[Opening Passage section]

Significance statement
We identified aging-associated fecal microbiota in a healthy population, which was lost in cholecystectomy patients. Absent intestinal bacteria, such as Bacteroides, were negatively related to secondary bile acids and may be a leading cause of colorectal cancer incidence in cholecystectomy patients. Our study provides novel insight into the connection between cholecystectomy-altered gut microbiota and colorectal carcinoma, which is of value for colorectal cancer diagnosis and management.
Keywords: cholecystectomy, intestinal bacteria, colorectal cancer, aging, bile acids
Introduction
The development, aging, and coevolution of hosts and microorganisms can impact the composition of gut commensal microbiota. Changes in composition can, in turn, reflect healthy, or unhealthy conditions in local and distant organs and provide a reliable diagnostic and therapeutic tool for human diseases (Qin et al., 2012, 2014; Zeller et al., 2014). On the one hand, intestinal immune and epithelial cells synthesize antibacterial peptides to establish the gut microbiota (Goldszmid and Trinchieri, 2012; Mowat and Agace, 2014; Hancock et al., 2016). On the other hand, certain gut microbiome species can elicit chronic inflammation and reactive oxygen species (ROS)-mediated genotoxicity or secrete DNA-damaging toxins to promote colorectal cancer (Wu et al., 2009; McCoy et al., 2013; Schwabe and Jobin, 2013; Sears and Garrett, 2014; Boleij et al., 2015). For example, colorectal cancer-associated Fusobacterium nucleatum, colibactin-producing Escherichia coli, and Bacteroides fragilis can induce carcinogenesis-promoting activation of WNT-β-catenin signaling (Cuevas-Ramos et al., 2010; Goodwin et al., 2011; Rubinstein et al., 2013), with antibiotic management shown to lower the incidence of colon cancer (Chen et al., 2008; Yoshimoto et al., 2013; Moss, 2017). We previously studied spatial heterogeneity and co-occurrence patterns of intestinal microbes, which were found to have a close relationship with colorectal cancer and hepatic encephalopathy (Geng et al., 2013, 2014; Zhang et al., 2013, 2014).
Cholecystectomies alter bile flow into the intestine and bidirectional interactions between bile acids (BAs) and intestinal microbiota, thereby increasing bacterial degradation of bile acids into fecal secondary bile acids (Malagelada et al., 1973; Hepner et al., 1974). Abnormal proximal colonic absorption of fecal secondary bile acids is a signal of right-sided colon cancer (Cook et al., 1940; Hill et al., 1975; Linos et al., 1981). It has been reported that post-cholecystectomy patients show considerable changes in bowel habits and increased loss of bile acids from the intestine (Sauter et al., 2002). Gallbladder-synthesized surfactant protein D selectively binds to gut commensal bacteria and plays a key role in intestinal susceptibility to dextran sulfate sodium-induced colitis, with previous study validating the inter-organ connection of the gallbladder with intestinal immune homeostasis (Sarashina-Kida et al., 2017). Cohort studies have also reported symptomatic gallstones and cholecystectomy to be associated with higher occurrences of gastric (Fall et al., 2007; Chen et al., 2014), small intestine (Johansen et al., 1996; Goldacre et al., 2012), and colon cancers (Fall et al., 2007; Goldacre et al., 2012; Chen et al., 2014; Zhang et al., 2017). Previous research has also indicated a risk of colorectal cancer within the first 5 years in post-cholecystectomy patients (Chen et al., 2014). However, the correlation between gut microbiota composition with post-cholecystectomy time remains to be uncovered.

[Closing Passage section]
[Opening Provided information section]

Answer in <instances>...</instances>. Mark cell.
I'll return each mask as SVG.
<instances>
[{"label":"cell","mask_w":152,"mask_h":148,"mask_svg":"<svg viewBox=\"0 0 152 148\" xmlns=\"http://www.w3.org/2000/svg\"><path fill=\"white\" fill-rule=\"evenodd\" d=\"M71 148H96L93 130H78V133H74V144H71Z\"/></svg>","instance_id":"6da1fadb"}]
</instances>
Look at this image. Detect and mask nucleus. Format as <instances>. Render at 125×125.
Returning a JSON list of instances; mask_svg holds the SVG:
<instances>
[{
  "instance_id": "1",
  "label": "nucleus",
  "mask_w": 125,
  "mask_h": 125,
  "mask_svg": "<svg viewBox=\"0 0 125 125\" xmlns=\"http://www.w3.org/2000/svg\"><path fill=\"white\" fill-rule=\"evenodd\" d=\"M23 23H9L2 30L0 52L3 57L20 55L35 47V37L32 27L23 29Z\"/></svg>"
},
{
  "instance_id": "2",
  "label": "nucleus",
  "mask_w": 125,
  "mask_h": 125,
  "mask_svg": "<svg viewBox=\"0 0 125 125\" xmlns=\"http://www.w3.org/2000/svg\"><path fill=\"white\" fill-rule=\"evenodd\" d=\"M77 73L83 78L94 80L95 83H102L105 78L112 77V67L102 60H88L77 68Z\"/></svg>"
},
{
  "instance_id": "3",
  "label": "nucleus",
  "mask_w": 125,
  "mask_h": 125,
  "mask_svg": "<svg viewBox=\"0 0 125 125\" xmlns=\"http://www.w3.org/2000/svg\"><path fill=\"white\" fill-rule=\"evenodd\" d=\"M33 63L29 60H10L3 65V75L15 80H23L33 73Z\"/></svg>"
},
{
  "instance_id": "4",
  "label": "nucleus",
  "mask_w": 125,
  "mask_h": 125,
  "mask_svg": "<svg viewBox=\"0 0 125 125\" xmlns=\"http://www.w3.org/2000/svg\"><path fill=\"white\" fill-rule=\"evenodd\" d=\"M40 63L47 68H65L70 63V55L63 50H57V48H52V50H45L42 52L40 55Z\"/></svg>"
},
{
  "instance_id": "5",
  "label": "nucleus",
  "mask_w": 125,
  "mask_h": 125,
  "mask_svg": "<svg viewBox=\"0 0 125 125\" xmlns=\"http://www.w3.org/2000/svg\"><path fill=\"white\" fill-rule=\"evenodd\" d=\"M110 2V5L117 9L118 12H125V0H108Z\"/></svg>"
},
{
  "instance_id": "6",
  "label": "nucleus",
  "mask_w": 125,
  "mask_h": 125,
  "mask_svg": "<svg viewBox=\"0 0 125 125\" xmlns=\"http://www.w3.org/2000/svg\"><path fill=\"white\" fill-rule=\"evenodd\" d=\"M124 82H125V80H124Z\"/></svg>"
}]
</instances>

[Closing Provided information section]

▶ Your instructions
List every keyword given in the passage on cholecystectomy and gut bacteria. The material is separate from the passage and is not part of it.

▶ Output below
cholecystectomy, intestinal bacteria, colorectal cancer, aging, bile acids